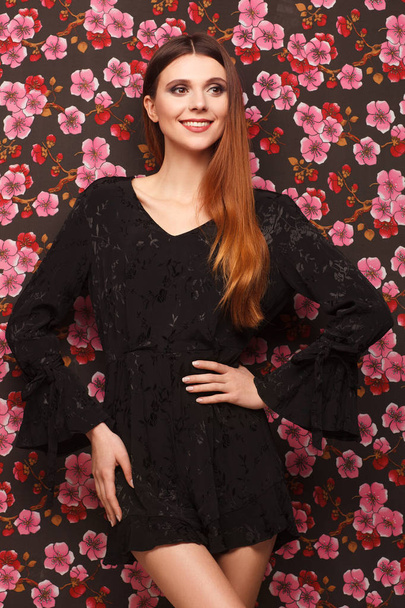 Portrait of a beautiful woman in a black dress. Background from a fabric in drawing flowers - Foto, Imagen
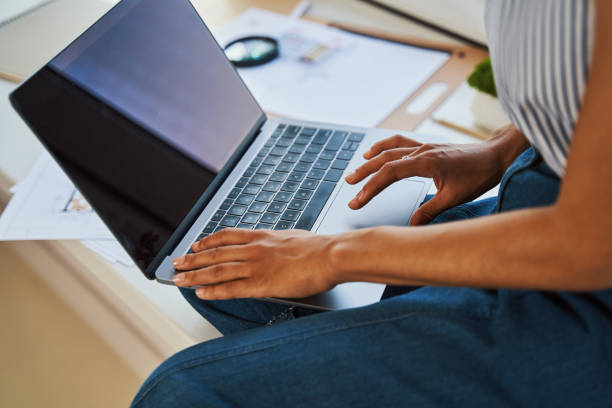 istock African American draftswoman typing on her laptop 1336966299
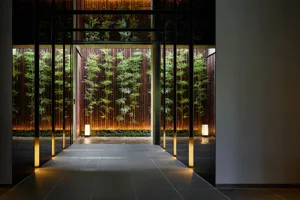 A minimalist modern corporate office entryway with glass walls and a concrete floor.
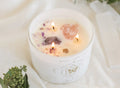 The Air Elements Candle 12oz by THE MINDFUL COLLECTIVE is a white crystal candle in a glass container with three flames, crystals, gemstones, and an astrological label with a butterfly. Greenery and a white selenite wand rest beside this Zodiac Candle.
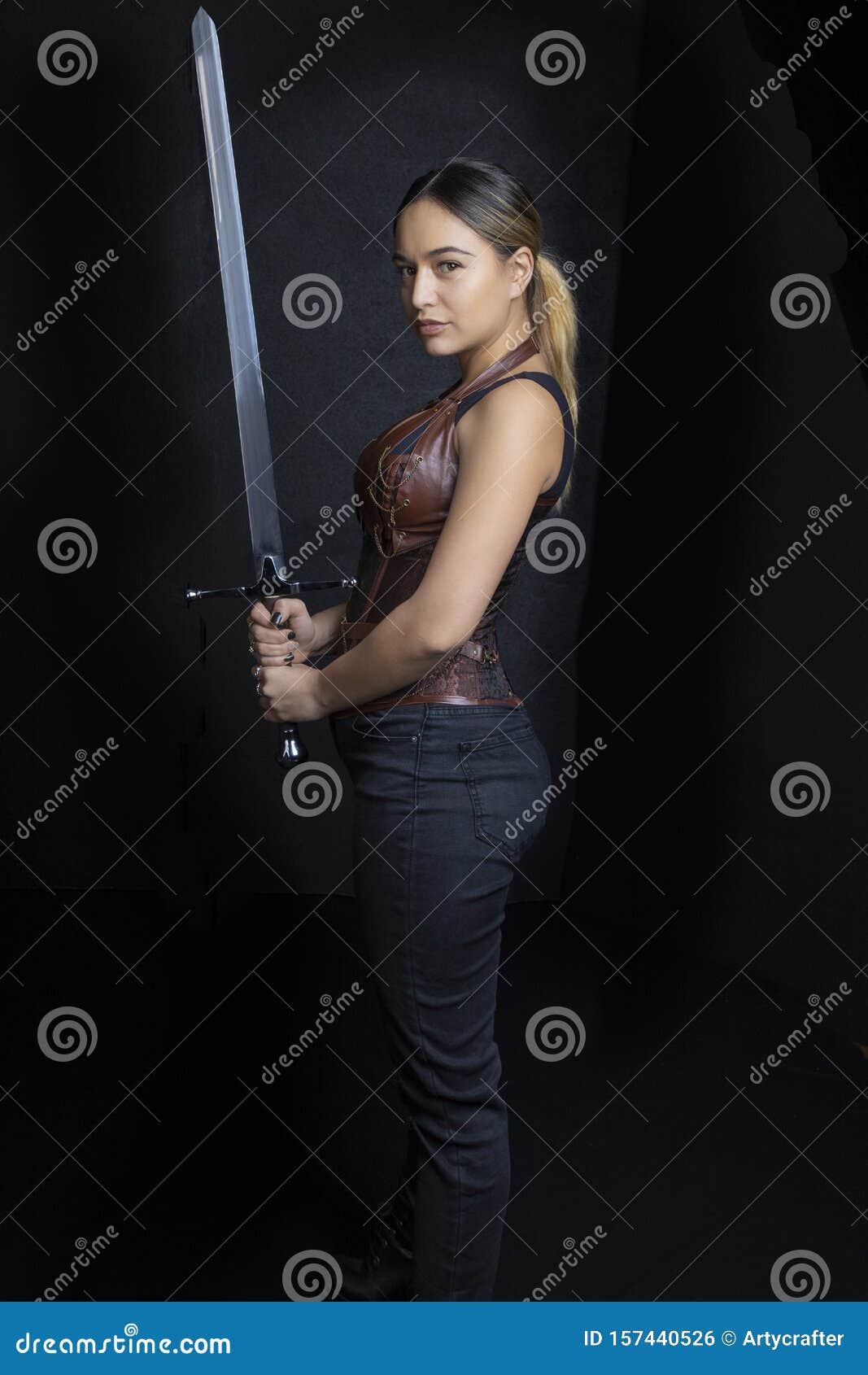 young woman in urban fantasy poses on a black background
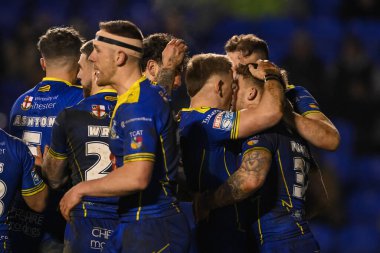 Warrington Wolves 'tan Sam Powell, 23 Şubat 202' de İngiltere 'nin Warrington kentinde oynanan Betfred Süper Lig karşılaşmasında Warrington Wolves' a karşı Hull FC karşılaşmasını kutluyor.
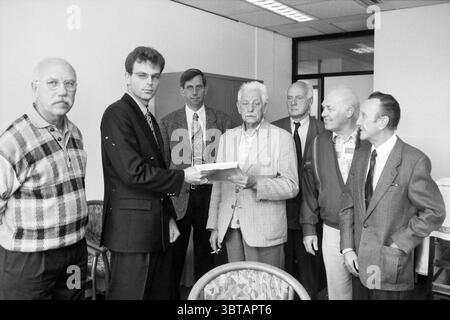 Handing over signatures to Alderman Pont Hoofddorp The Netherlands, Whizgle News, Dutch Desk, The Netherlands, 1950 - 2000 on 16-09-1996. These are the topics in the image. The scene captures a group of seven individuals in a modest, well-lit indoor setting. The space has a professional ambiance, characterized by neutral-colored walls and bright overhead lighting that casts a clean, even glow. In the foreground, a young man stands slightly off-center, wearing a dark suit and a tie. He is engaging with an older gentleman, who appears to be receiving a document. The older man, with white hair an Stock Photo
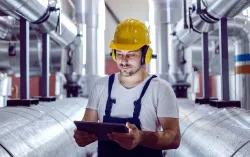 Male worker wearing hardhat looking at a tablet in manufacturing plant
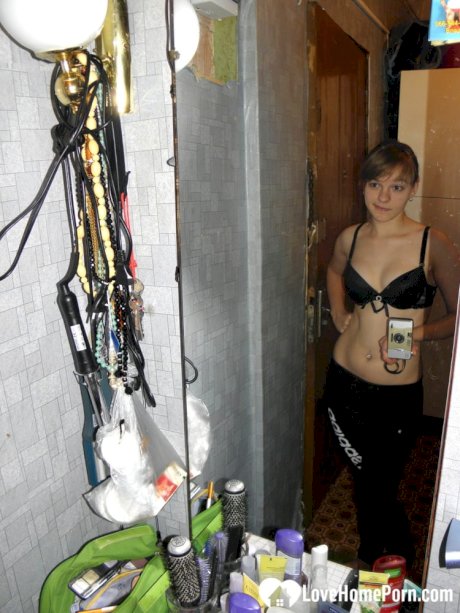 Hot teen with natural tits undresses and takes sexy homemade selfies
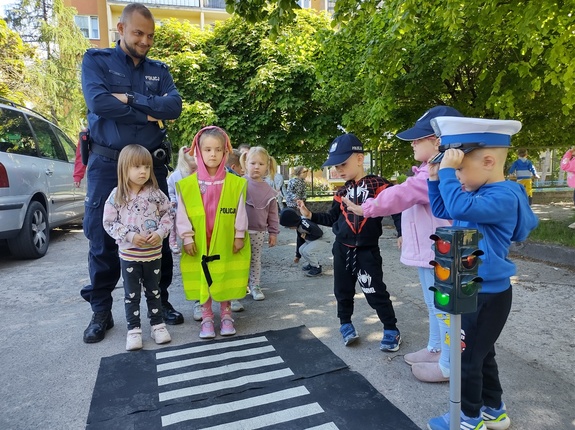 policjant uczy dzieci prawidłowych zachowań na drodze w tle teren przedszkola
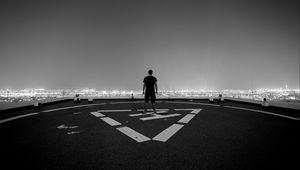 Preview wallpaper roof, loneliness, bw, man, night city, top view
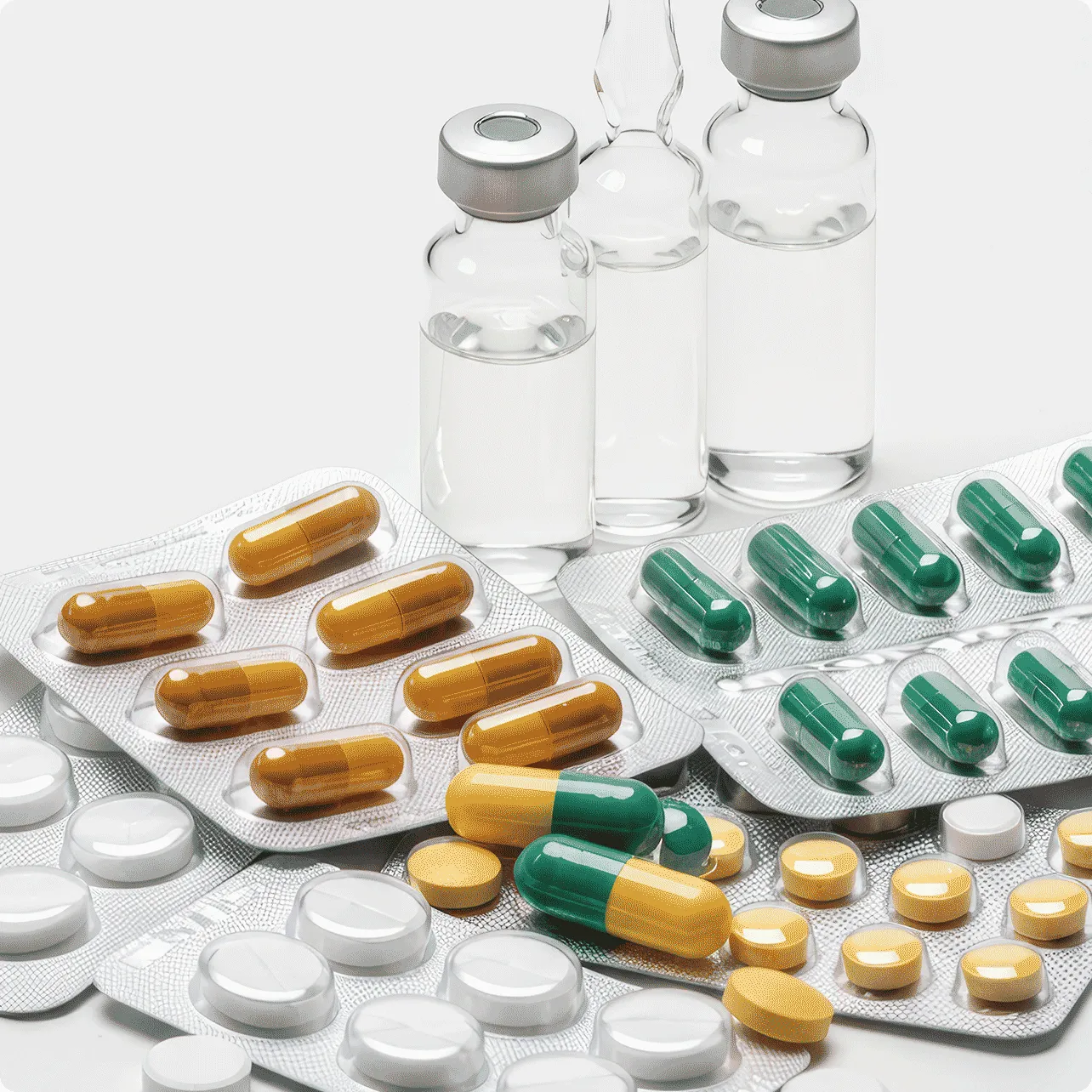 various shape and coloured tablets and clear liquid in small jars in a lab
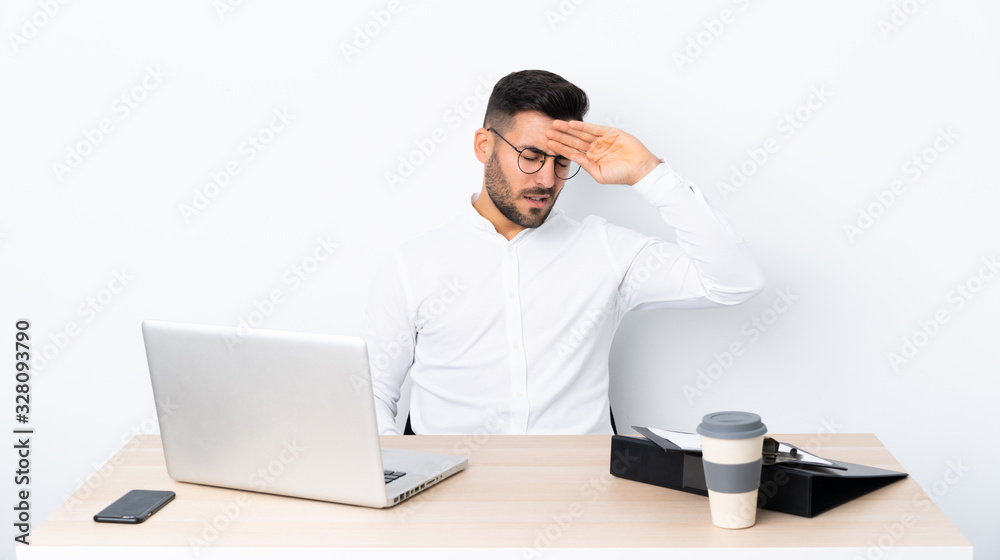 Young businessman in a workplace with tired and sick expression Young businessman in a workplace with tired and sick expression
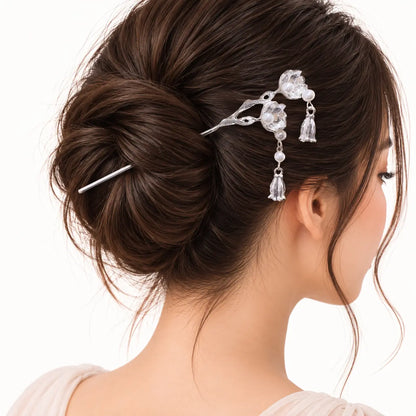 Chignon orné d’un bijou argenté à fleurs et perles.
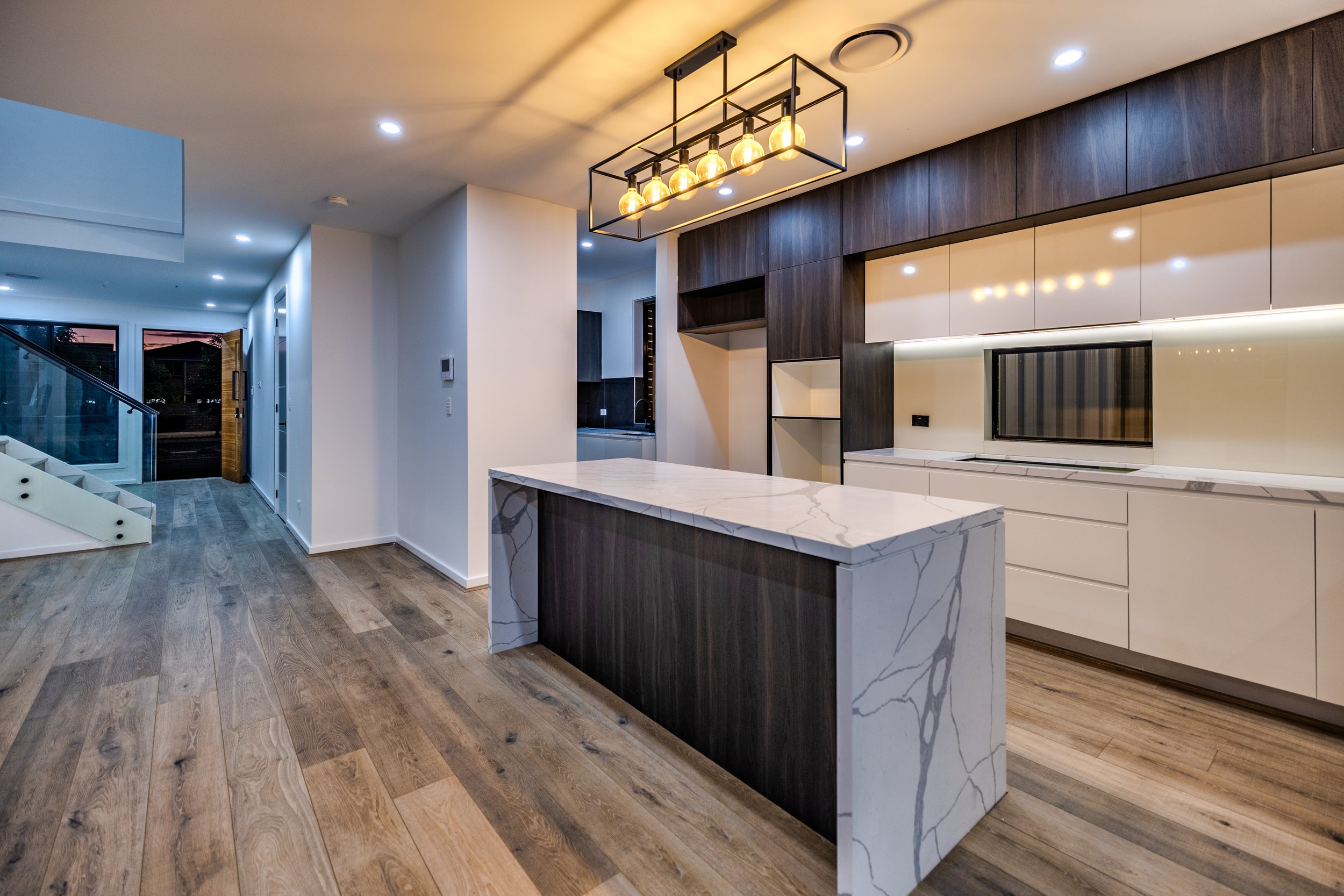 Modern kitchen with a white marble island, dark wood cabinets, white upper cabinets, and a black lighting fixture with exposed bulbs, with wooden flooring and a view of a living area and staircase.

------------------------

▶ _Directions for this task_:
Output each entry above word for word. The pictures stay out.

▶ _Problem solution_:
 Portrait of a beautiful woman in a black dress. Background from a fabric in drawing flowers - Foto, Imagen
 istock African American draftswoman typing on her laptop 1336966299
 A minimalist modern corporate office entryway with glass walls and a concrete floor.
 The Air Elements Candle 12oz by THE MINDFUL COLLECTIVE is a white crystal candle in a glass container with three flames, crystals, gemstones, and an astrological label with a butterfly. Greenery and a white selenite wand rest beside this Zodiac Candle.
 young woman in urban fantasy poses on a black background
 Warrington Wolves 'tan Sam Powell, 23 Şubat 202' de İngiltere 'nin Warrington kentinde oynanan Betfred Süper Lig karşılaşmasında Warrington Wolves' a karşı Hull FC karşılaşmasını kutluyor.
 Handing over signatures to Alderman Pont Hoofddorp The Netherlands, Whizgle News, Dutch Desk, The Netherlands, 1950 - 2000 on 16-09-1996. These are the topics in the image. The scene captures a group of seven individuals in a modest, well-lit indoor setting. The space has a professional ambiance, characterized by neutral-colored walls and bright overhead lighting that casts a clean, even glow. In the foreground, a young man stands slightly off-center, wearing a dark suit and a tie. He is engaging with an older gentleman, who appears to be receiving a document. The older man, with white hair an Stock Photo
 Male worker wearing hardhat looking at a tablet in manufacturing plant
 Hot teen with natural tits undresses and takes sexy homemade selfies
 policjant uczy dzieci prawidłowych zachowań na drodze w tle teren przedszkola
 Preview wallpaper roof, loneliness, bw, man, night city, top view
 various shape and coloured tablets and clear liquid in small jars in a lab
 Young businessman in a workplace with tired and sick expression Young businessman in a workplace with tired and sick expression
 Chignon orné d’un bijou argenté à fleurs et perles.
 Modern kitchen with a white marble island, dark wood cabinets, white upper cabinets, and a black lighting fixture with exposed bulbs, with wooden flooring and a view of a living area and staircase.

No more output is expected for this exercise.